That assessment seems to fit much of today's b-to-b journalism, with more publications selling out as blatant promotional vehicles for their highest- paying customers. Some executives make little effort to dispute this position. Advertisers apparently see it the same way. Why else would they regard it as their birthright to swap ad dollars for editorial coverage?
This theory is supported in a new PR Week /Manning Selvage & Lee survey in which almost half of senior marketing executives say they have paid for an editorial or broadcast placement.
Is this good for marketers? This kind of marketing-at its deceptive best when preserving the illusion that editorial is determined by subject relevance-seems an insult to the very audience marketers are courting. In an ideal world, publications deliver the best content, which captures the most readers, which attracts the most advertisers. But are we to believe that marketers' priorities have shifted to tallying promotional square footage over the quality of marketing vehicle in question, that publishers are willing to accommodate and that targeted audiences are totally ignorant of the transition? That appears to be the logic.
Many b-to-b publishing people have forgotten that content and quality information made them strong in the first place.
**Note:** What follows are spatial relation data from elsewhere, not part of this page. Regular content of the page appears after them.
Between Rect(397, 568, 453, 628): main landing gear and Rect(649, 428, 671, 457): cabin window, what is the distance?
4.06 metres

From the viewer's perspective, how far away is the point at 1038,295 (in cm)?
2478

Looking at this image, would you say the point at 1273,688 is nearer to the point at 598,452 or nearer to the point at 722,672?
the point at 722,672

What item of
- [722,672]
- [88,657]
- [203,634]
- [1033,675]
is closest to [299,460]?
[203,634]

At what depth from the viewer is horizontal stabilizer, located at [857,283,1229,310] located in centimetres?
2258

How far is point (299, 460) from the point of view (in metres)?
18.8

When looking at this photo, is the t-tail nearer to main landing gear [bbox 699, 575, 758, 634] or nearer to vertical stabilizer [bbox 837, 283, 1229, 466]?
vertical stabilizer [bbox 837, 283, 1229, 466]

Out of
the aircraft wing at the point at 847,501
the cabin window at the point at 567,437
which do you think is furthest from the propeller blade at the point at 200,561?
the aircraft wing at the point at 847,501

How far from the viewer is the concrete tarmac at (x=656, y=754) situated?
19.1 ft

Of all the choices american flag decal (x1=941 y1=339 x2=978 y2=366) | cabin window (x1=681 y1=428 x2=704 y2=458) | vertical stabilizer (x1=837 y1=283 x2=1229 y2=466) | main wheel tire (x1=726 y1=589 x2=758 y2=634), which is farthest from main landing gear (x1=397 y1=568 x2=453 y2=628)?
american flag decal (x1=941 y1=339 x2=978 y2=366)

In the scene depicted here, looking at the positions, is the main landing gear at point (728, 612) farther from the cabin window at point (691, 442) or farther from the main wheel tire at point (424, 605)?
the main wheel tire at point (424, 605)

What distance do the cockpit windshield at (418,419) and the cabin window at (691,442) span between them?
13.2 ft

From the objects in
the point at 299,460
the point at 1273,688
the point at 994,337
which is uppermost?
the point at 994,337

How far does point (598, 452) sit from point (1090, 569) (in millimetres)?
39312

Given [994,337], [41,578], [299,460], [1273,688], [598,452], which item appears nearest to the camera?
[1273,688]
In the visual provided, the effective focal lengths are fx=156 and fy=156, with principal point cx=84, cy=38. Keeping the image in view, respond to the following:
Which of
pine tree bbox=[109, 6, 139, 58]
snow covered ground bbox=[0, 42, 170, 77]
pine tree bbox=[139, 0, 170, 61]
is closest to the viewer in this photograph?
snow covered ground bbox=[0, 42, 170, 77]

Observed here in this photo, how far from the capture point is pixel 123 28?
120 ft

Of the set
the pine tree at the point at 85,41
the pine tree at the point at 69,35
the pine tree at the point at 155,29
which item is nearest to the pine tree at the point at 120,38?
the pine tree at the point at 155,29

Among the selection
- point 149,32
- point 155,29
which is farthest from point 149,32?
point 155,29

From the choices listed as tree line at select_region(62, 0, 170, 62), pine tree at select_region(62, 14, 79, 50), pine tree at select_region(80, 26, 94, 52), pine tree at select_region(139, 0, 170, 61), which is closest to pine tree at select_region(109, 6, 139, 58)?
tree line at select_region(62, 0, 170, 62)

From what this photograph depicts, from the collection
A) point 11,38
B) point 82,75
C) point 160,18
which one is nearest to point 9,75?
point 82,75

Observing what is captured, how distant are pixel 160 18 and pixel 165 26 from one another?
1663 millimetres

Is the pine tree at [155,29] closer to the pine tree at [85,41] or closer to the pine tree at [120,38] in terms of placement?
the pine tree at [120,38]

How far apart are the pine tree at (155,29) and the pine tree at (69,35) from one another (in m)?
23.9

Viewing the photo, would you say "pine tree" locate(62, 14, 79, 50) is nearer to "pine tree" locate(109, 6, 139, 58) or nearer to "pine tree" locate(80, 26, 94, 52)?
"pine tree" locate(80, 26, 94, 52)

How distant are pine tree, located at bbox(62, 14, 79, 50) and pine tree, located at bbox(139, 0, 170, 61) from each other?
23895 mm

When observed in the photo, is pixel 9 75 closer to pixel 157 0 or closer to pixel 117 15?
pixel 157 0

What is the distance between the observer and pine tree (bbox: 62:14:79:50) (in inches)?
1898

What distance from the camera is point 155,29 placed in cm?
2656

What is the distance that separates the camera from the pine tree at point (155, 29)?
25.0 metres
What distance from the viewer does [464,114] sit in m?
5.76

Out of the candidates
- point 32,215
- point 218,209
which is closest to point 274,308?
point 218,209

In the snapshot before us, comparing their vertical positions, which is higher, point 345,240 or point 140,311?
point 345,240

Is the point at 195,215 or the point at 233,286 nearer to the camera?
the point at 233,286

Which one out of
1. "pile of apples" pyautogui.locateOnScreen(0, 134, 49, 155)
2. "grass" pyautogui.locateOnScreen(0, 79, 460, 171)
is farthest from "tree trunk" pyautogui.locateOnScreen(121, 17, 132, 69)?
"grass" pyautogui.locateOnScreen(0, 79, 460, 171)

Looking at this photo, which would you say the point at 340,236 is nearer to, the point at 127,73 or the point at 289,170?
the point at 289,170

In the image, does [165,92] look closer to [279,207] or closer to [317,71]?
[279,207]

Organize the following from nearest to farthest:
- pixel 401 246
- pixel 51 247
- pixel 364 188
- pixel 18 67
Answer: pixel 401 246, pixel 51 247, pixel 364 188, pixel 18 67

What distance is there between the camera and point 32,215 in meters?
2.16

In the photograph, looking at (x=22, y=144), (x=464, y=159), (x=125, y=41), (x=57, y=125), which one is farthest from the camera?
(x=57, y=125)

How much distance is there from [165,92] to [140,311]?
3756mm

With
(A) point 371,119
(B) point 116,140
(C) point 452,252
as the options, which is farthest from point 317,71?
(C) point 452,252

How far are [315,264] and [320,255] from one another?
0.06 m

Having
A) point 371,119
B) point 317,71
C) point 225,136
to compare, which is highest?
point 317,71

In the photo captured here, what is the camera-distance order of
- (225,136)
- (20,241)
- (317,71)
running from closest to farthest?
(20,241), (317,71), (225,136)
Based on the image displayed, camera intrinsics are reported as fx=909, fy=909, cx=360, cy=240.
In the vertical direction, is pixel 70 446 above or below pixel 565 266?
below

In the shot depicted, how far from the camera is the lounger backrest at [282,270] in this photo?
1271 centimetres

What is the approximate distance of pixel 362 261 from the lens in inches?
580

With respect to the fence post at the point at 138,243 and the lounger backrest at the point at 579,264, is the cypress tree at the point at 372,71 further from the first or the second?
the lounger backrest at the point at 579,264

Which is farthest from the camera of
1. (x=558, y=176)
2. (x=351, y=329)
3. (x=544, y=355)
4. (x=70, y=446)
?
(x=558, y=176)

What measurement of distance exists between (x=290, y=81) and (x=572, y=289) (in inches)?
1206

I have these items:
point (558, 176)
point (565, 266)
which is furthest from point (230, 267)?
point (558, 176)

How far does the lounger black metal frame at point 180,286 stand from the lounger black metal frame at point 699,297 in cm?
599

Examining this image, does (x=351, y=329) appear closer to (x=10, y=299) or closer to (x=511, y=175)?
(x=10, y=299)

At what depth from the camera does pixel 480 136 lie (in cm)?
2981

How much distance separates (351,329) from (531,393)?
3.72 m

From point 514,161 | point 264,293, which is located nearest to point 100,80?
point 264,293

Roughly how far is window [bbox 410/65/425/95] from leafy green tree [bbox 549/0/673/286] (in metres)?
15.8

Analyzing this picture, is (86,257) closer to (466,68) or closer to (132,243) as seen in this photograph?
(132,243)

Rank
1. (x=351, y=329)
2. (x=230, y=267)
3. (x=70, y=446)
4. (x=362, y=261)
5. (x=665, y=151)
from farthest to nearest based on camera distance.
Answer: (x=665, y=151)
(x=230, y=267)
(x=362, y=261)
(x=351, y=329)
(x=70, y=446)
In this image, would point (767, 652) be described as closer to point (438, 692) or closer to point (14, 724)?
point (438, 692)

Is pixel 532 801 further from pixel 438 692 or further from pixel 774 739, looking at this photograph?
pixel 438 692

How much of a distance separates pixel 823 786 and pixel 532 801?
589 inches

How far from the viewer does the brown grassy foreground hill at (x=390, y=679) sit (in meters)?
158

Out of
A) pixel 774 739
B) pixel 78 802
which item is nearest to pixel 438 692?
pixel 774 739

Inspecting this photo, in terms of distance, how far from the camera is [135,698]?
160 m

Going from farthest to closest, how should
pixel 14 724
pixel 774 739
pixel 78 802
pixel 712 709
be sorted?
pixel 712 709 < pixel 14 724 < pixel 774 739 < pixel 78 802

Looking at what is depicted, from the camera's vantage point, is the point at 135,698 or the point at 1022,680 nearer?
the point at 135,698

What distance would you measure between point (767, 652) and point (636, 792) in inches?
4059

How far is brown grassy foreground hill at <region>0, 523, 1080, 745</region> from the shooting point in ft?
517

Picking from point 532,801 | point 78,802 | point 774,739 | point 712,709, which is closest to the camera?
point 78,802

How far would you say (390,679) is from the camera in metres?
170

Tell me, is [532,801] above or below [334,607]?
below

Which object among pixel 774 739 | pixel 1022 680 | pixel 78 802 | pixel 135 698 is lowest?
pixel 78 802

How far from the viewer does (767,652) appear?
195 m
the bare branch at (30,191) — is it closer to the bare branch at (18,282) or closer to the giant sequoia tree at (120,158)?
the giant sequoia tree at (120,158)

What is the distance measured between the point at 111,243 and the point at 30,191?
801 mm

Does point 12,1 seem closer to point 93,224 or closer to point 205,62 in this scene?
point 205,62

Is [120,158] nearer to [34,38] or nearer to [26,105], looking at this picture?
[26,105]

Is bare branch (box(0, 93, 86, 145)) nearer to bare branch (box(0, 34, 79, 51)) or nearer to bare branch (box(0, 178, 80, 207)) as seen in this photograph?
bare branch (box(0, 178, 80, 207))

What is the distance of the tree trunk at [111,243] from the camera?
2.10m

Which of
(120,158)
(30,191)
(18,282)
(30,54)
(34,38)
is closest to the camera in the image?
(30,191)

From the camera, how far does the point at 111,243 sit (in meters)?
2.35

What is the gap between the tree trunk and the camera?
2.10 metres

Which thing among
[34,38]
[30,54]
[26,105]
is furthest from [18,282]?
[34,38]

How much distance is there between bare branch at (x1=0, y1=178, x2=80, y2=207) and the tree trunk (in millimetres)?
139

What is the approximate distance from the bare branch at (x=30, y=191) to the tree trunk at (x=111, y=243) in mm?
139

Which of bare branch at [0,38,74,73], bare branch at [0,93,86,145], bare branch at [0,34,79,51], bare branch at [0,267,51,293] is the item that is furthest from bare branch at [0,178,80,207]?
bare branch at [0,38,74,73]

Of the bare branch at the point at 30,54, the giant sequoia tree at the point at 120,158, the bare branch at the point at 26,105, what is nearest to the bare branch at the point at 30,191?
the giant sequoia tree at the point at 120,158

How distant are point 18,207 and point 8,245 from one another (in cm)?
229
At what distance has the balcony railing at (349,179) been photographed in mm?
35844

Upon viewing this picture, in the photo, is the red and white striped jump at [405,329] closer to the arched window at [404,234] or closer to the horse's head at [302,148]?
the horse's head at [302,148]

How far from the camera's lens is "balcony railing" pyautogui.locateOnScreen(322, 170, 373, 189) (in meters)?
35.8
The explosion of online information has certainly impacted print's P&L prosperity. But so too has the transformation of many "can't-live-without" publications into relatively soft reads, fueled in part by a rise in advertiser-influenced copy. Couple this with the rampant ad rate discounting that permeates an industry when products can't sell on the merits of their content alone, and you see how marketers have publishers by the throat.
It's OK for editors and publishers to recognize trade media as a business first. But there's such a thing as going too far. Editors, for their part, are interested in formal ethical guidelines that help clarify what is paid content and what content is "not done to conform to the needs of advertisers," according to a survey by the American Society of Business Publication Editors.
Publishers, meanwhile, should take a realistic look at their strategies and figure how to get marketers to abandon their pay-for-play mentality (they certainly will if it's simply not available) and migrate back to the media vehicles their audiences value, leaving those who sold away their sacred space to the highest bidder scrambling feverishly to live another day.